学校の授業で日本と韓国の出版業界の動向が少し触れられていて気になったので、掘り下げて調べてみました。
紀伊國屋書店の2014年度ベストセラーと、韓国で最大手の書店である教保文庫(교보문고)の2014年度ベストセラーを比較してみます。まず、「社会系」分野で、互いの相手国に関する本の売れ行き、その次に「小説」分野で相手国の小説の翻訳本の売れ行きを比べ、最後に私の主観を述べたいと思います。
参照
2014年 分野別 年間ベストセラー | 本の「今」がわかる 紀伊國屋書店
2014 총결산 인터넷교보문고 베스트셀러전 - 인터넷교보문고
(韓国語を読めない方も、テキストをコピペして各種翻訳サイトを利用すれば、大体の内容は把握できるはずです。ただし、教保文庫のHPの仕様上、ウェブページ翻訳は利用できません。)
「社会系」分野での比較
両書店のベストセラーのカテゴリ分けが違うので、少し乱暴ですが類似していると思われるカテゴリ同士で比較します。紀伊國屋書店のほうは「新書」カテゴリ、教保文庫のほうは、「政治」「経済・経営」「人文」「歴史文化」カテゴリを合わせて「社会系」としましょう。冊数は、紀伊國屋書店の「新書」が100冊、教保書店の4分野がそれぞれ30冊、計120冊になります。
まず、紀伊國屋書店で売られている韓国に関する本は、8冊あります。題目から推測すれば、内容はどれも、韓国に対して批判的な「反(or 嫌)韓」本でしょう。
一方、教保文庫のほうは、日本に関する本は、「政治」「経済・経営」「人文」分野には無く、「歴史文化」に1冊あるのみ。この1冊は題目から、いわゆる「反日」本と思われます。
「小説」分野での比較
次に紀伊國屋書店の「文庫」分野(主に小説)100冊と、教保文庫の「小説」分野30冊とを比べみます。
紀伊国屋書店の「文庫」分野では、韓国語から翻訳された小説はゼロ。
一方、教保文庫の「小説」分野では、30冊という限られた範囲にも関わらず、日本語から翻訳された小説は4冊あり、「外国小説」にまでカテゴリを絞ると、6冊になります。ちなみに、その6冊の内訳は、『女のいない男たち』(村上春樹)、『ナミヤ雑貨店の奇蹟』(東野圭吾)、『夢幻花』(東野圭吾)、『ノルウェイの森』(村上春樹)、『真夏の方程式』(東野圭吾)、『虚ろな十字架』(東野圭吾)です。
上の結果から考えられること
日本"人"(本を読む主体は"人"なので、あえて「日本」ではなく「日本人」)は、「反(・嫌)韓」という形で、韓国「社会」には関心を持っている傾向が(相対的に)あるようです。反対に、「小説」といった形での韓国文化には興味が無いようです。
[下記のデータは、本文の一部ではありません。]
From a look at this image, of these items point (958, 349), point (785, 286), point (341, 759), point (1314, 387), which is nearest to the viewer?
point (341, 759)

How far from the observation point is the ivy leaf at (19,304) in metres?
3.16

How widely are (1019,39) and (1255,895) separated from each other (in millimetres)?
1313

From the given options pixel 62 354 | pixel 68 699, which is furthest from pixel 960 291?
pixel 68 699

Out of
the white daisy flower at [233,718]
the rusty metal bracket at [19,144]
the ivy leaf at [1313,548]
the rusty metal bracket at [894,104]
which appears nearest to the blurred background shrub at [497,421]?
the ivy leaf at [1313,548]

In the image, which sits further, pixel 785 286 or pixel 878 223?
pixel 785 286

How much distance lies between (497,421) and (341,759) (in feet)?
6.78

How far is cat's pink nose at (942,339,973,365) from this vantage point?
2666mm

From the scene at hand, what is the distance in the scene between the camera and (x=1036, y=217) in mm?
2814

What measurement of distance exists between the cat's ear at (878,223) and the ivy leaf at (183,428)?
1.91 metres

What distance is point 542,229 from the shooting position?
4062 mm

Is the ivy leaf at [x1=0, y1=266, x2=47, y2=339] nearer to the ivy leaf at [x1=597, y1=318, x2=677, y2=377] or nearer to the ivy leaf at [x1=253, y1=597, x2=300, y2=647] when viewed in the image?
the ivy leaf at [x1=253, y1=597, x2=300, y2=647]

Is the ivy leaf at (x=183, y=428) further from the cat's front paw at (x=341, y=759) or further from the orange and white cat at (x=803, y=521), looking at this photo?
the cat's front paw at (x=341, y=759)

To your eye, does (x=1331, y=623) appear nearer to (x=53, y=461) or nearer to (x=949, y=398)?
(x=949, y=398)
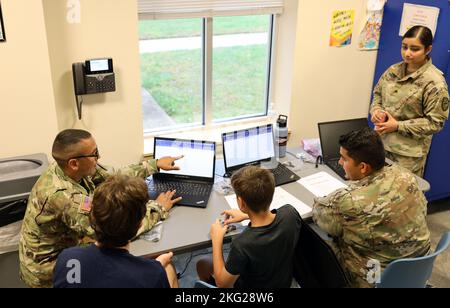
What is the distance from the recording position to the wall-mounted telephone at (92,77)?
280 centimetres

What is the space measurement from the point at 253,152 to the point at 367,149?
929 millimetres

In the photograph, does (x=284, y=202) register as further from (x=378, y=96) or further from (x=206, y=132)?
(x=206, y=132)

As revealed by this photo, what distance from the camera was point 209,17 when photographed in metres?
3.35

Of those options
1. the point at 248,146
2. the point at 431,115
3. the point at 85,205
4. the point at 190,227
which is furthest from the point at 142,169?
the point at 431,115

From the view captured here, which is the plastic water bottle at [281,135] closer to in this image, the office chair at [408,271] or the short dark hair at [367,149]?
the short dark hair at [367,149]

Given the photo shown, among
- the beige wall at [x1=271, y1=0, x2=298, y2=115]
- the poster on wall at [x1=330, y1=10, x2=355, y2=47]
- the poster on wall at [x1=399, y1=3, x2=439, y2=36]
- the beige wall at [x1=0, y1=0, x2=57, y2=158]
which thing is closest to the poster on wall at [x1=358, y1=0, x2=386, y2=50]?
the poster on wall at [x1=330, y1=10, x2=355, y2=47]

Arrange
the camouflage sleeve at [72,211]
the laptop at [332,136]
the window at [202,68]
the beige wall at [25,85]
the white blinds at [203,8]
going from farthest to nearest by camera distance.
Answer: the window at [202,68]
the white blinds at [203,8]
the laptop at [332,136]
the beige wall at [25,85]
the camouflage sleeve at [72,211]

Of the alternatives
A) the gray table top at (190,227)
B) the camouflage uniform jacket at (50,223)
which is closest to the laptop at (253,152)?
the gray table top at (190,227)

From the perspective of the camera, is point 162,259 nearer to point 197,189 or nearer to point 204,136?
point 197,189

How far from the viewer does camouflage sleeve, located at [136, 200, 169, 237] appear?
2.22 metres

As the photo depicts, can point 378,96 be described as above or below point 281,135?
above

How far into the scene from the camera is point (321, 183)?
107 inches

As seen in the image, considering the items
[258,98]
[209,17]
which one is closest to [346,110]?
[258,98]

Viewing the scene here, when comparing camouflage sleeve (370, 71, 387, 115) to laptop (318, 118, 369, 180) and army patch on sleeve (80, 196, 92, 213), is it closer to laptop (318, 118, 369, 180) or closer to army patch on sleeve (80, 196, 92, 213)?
laptop (318, 118, 369, 180)
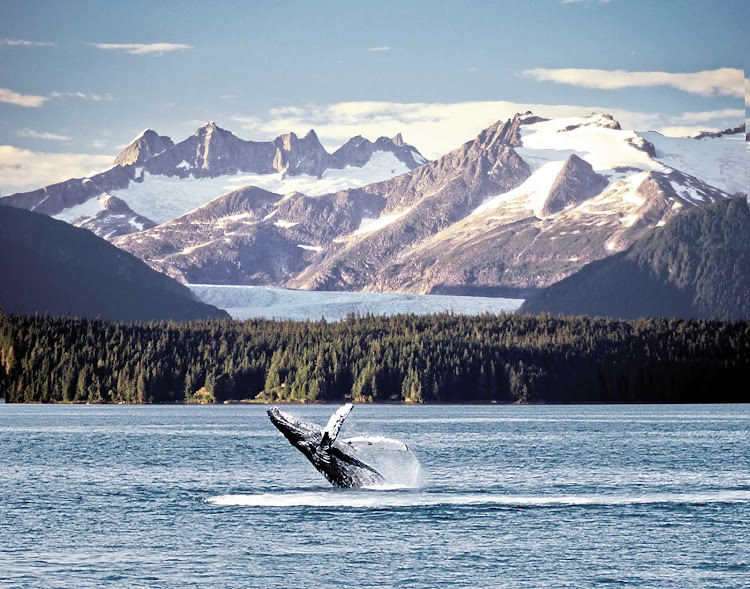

韓国"人"は、「社会」としての日本には、ほとんど興味を失っているようです。反対に、「小説」といった日本文化には強い関心を持っていると推測できます。その意味では、「親日(韓国語では「親日」ではなく「知日」のほう)」的とも言えるのではないでしょうか。
日本人が「反日の韓国(or 韓国人)が生意気だ」と言っているあいだに、韓国人は日本に対して興味を失っている、もしくは親日的になっているのは、強烈な皮肉に見えますね。
最後に私の主観
上のような"人"のレベルから、"国家"のレベルに目を向けると、互いに強硬的な態度を示しているわけで、それによって"人"と"国家"を混同する誤謬が生まれたりと、様々な形で複雑な行き違いが表れているのではないしょうか。
この状況からは相互理解なんて程遠く感じてしまい、「良識派」が言う「どっちもどっち論」で済ましたくなる気持ちも分からなくはないです。しかし、そこは粘り強く、諦めずに互いの状況を、「どっちもどっち」ではなく、個別に、精確に、把握していく努力をしていきたいと思います。
また機会があれば、少しでも相互理解の一助になれればと、私が韓国に住んでいたときのエピソードにも触れたいです。